Liam: “She’s a fucking bitch and you know it,” you counter, titling your head as you challenge Liam’s friend to deny. “Ok, she may be mean but… I wouldn’t call her a bitch,” Andy defends, raking his fingers threw his beloved mane of hair as you wait at the salon. “She demanded you cut your hair off, told you you’d always be a deadbeat with it, and then accused you of sleeping with me” you list, sparing him a glance and Andy shrunk in his chair.

“What am I suppose to do? She’s a dancer, she could really help me out and point me towards the right people to get into the business” Andy defended, walking as slow as possible towards the chair where he’d loose all his hair. “Andy, you’re an amazing dancer and you have so much potential… you don’t need some girl who can only do choreography to help you get into the scene. She’s useless and mean… Liam even agrees with me but he’d never tell you that, he’s too nice and you mean too much to him,” you remind him, patting Andy’s knee.
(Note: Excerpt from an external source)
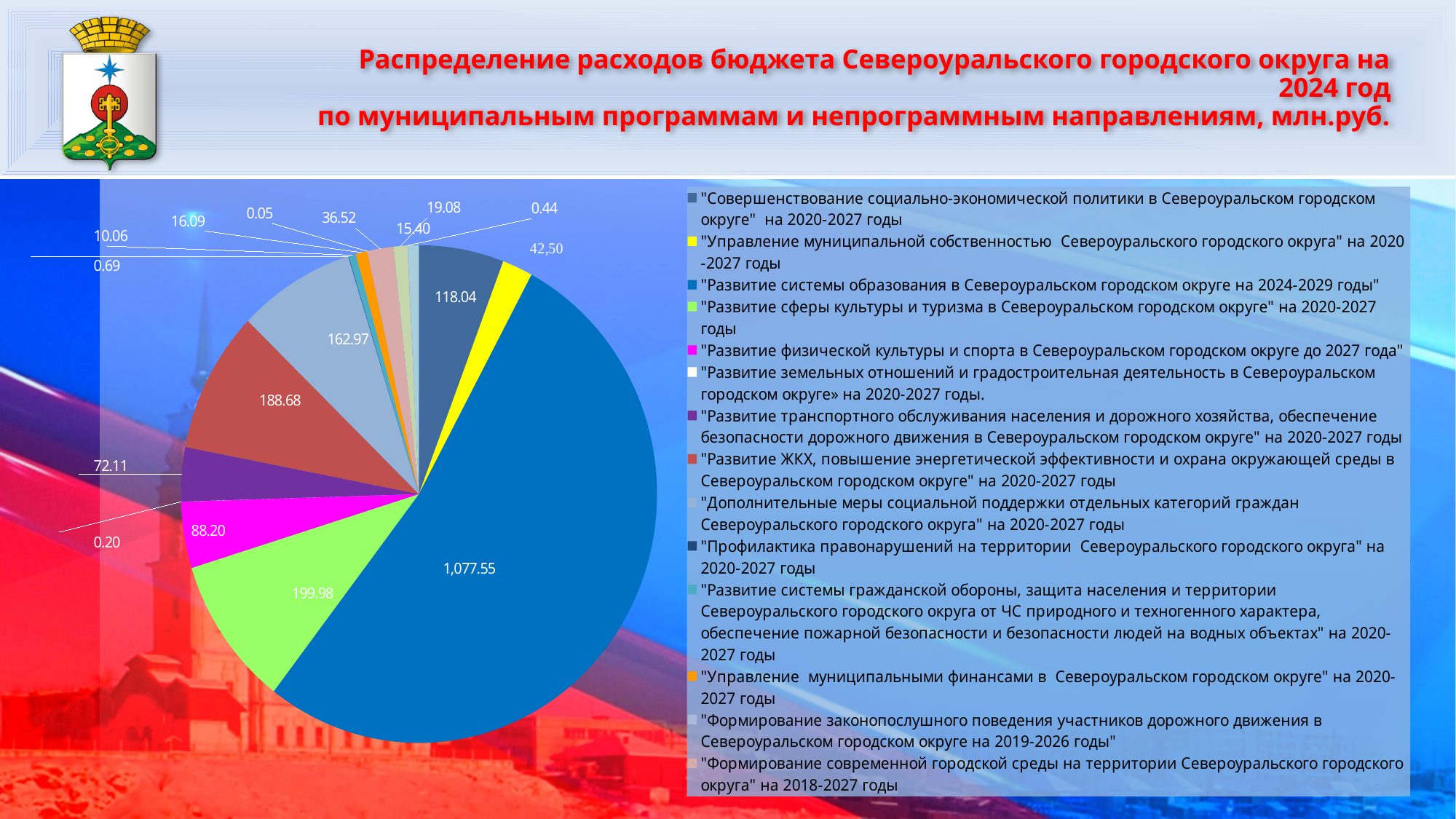
What kind of chart is shown on the slide? pie chart What is the largest value shown on the pie chart? 1,077.55 What is the value of the purple slice for "Развитие транспортного обслуживания населения и дорожного хозяйства"? 72.11 What is the smallest value labelled on the pie chart? 0.05 What is the value of the blue slice for "Развитие системы образования в Североуральском городском округе на 2024-2029 годы"? 1,077.55 What is the difference between the slice labelled 1,077.55 and the slice labelled 199.98? 877.57 What is the difference between the slices labelled 188.68 and 162.97? 25.71 What is the value of the green slice for "Развитие сферы культуры и туризма в Североуральском городском округе"? 199.98 What is the value of the yellow slice for "Управление муниципальной собственностью Североуральского городского округа"? 42,50 Which is larger: the slice labelled 118.04 or the slice labelled 88.20? 118.04 What is the value of the magenta slice for "Развитие физической культуры и спорта в Североуральском городском округе до 2027 года"? 88.20 In what units are the values on the chart expressed, according to the slide title? млн.руб.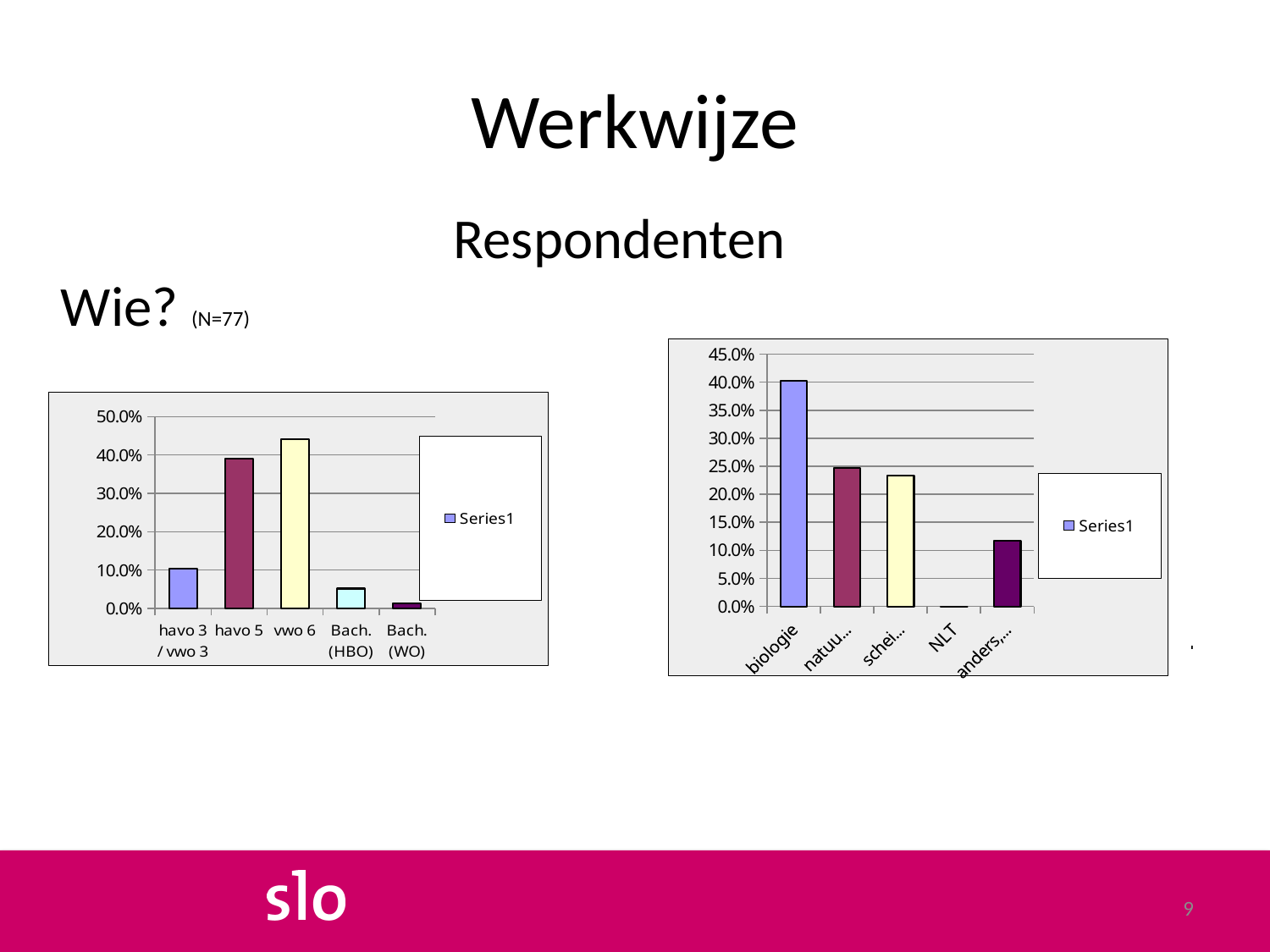
On the right chart, which category has the lowest value? NLT On the left chart, which is larger: havo 5 or Bach. (HBO)? havo 5 How many series does the legend of the right chart list? 1 On the left chart, which category has the highest value? vwo 6 What kind of chart is the left chart? bar chart On the right chart, which category has the highest value? biologie How many categories are shown on the left chart? 5 On the left chart, which category has the lowest value? Bach. (WO) On the right chart, is the value for biologie greater or less than 35.0%? greater On the left chart, is the value for havo 5 greater or less than 30.0%? greater On the left chart, is the value for havo 3 / vwo 3 greater or less than 20.0%? less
“Andy… I thought I told you to cut your hair,” Danielle questions, crossing her arms over her chest while staring him down in the middle of Liam’s store. “I decided not to,” Andy answers, shifting on his feet as her eyes widen in anger. “Andy, you look like such a deadbeat with all that hair! You’ll never amount to anything if you don’t cut it,” Danielle shrieks and you’ve had just about enough of her ramen noodle hair attitude.